A friend sent me this last night and asked me to post it anonymously, for obvious reasons.
The aftermath of domestic violence
I feel like a bad person right now because someone’s bad news and mourning is my relief, and in a sense, good news.
Someone has died. Passed away. Committed suicide.
And I am crying. For I am wholeheartedly shocked, my whole body flooded to the extreme with a numbing reassurance that it is all over. There will never be that need to hide. To look over my shoulder.
The man in question haunted me in both my reality and my dreams for over 18 years, and finally I can now let go. He has gone forever. Maybe at the end he thought of me – who he threatened to kill on a frequent basis, who would kick my door in and come at me with razor blades. I just know it is finally over.
I have never spoken of this before but he raped me more than once, at the age of 17. Having already been raped at 14 I tried, really tried to speak up, but when I did he cajoled me, humiliated me.
“She’s saying she’s been raped again. I don’t believe this.”
And so, I shut up. Put up with it. I was still a child myself, and he twisted everything. Trapped me.

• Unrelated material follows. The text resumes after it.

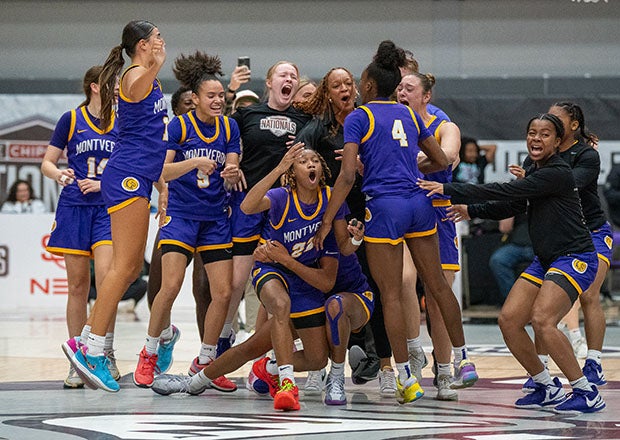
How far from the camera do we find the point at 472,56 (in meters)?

To cut a long story short, I eventually ran far away. It wasn’t easy and took so much effort and planning. He chased me for years, but I never let him get to me again. I contemplated buying a gun. I was exceptionally crazy, not sleeping out of fear, not going out and risking a monster nearing the door again.
But here I am. Telling this story. Don’t let that death be you. Get out, like I did. PLEASE.